▸ Exercise aim: Copy the lines of the material below word for word, starting at the line that contains "Which of the" and continuing through the end of the material.

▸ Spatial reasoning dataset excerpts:
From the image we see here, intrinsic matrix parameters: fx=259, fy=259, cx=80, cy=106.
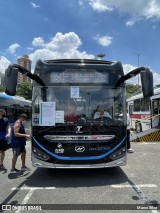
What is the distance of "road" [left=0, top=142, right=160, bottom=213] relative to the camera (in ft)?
17.3

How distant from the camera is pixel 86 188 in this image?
250 inches

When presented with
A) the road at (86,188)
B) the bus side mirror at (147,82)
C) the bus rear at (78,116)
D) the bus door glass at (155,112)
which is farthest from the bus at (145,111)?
the bus side mirror at (147,82)

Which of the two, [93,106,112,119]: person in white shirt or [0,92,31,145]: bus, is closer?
[93,106,112,119]: person in white shirt

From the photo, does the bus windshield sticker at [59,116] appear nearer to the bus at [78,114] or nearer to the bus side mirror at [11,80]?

▸ Answer to this exercise:
Which of the two, [93,106,112,119]: person in white shirt or [0,92,31,145]: bus, is closer?
[93,106,112,119]: person in white shirt

From the photo, does the bus windshield sticker at [59,116] appear nearer to the bus at [78,114] or nearer to the bus side mirror at [11,80]?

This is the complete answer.